Script that manages the incoming data folder for compliance to metadata standards and structure This script is for managing EFTF folders in Groundwater Branch. GW have incoming data folder structure and metatdata system that can be accessed by all members as they find and store datasets from a variety of sources.
The folder structure is to remain the same for all 4 EFTF regions (+ Common) so that all users become familiar with the system and are quickly able to locate files they are looking for. This script is only for the 'Original' Folder. We are building a similar scripts for the 'processed' folder
Users must also register their data in the 'IncomingDataLog' and fill in essential data on one row of the spreadsheet for each Dataset.
QC involves: 1) ensure that none of the links in the 'IncomingDataLog' are broken. 2) ensure that the folder contain a 'dataset' is registered directly under one of the 'fingers' of the folder structure a) report to console the datasets that are not registered directly under a structure finger 3) search the folders and find data sets that are not registered: a) list the dataset and the name of the data owner - who is the person that imported the data in b) produce reports listing the deficiencies so the owners can be informed 4) Optional: a) time the script took to run b) list of files that have spaces in their path (for ESRI files) c) list of users in that EFTF folder d) path lengths that are over 249 characters long - to avoid path length problems
The script referes to the 'standard folder stucture' on the water drive each time it is run. If the standard changes the script pics this up.

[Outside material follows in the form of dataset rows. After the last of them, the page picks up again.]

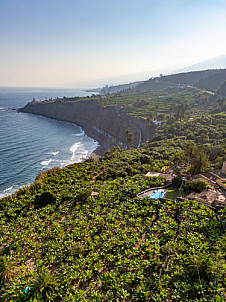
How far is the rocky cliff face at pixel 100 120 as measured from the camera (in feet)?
286

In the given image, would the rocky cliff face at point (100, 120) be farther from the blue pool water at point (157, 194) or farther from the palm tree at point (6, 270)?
the palm tree at point (6, 270)

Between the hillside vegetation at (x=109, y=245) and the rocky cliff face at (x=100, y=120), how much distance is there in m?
53.2

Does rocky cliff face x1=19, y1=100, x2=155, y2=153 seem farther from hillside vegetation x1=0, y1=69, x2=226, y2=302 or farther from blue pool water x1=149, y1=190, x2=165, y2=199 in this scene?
hillside vegetation x1=0, y1=69, x2=226, y2=302

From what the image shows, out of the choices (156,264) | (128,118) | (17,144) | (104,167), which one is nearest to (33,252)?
(156,264)

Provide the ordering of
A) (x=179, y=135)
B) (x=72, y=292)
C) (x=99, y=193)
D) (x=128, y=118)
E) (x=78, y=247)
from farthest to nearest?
1. (x=128, y=118)
2. (x=179, y=135)
3. (x=99, y=193)
4. (x=78, y=247)
5. (x=72, y=292)

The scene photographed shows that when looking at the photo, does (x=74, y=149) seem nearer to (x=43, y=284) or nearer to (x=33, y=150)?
(x=33, y=150)

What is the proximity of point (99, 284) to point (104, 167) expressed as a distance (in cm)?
3045

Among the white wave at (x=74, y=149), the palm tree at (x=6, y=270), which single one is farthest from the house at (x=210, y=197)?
the white wave at (x=74, y=149)

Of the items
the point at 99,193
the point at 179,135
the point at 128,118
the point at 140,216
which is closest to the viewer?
the point at 140,216


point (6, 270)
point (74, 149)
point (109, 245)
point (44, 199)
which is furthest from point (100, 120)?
point (6, 270)

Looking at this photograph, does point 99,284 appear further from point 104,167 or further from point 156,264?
point 104,167

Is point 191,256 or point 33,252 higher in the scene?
point 191,256

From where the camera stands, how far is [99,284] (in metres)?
14.5

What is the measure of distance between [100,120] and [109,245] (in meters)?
101
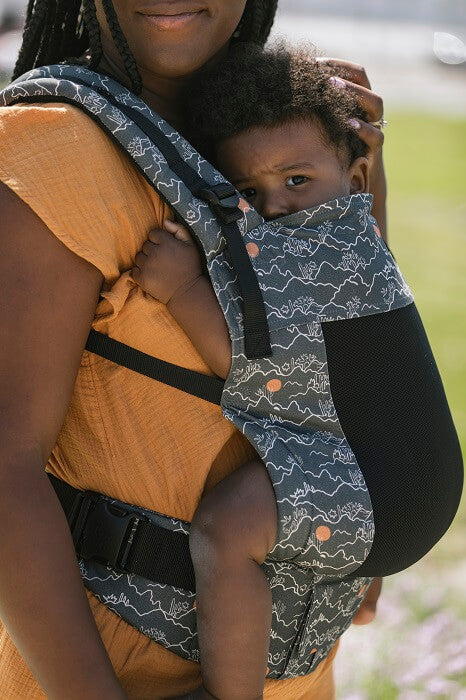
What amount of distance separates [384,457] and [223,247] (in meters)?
0.47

The script looks up the 'u' number of the file owner from the file system, and then checks a built-in dictionary for their name.
###########
Note: for Git purposes, this script has had all the built-in long paths, peoples names, and 'u' numbers removed for security reasons. The original version is still available for use in GA
############
These scripts have been very well recieved by the data owners reponsible for location and metatdata of theur data. They end up with a short list of the datasets they need to give attention to, and are able to quickly get their data into order. The best way to ensure data complience is to provide tools to make it as easy as possible.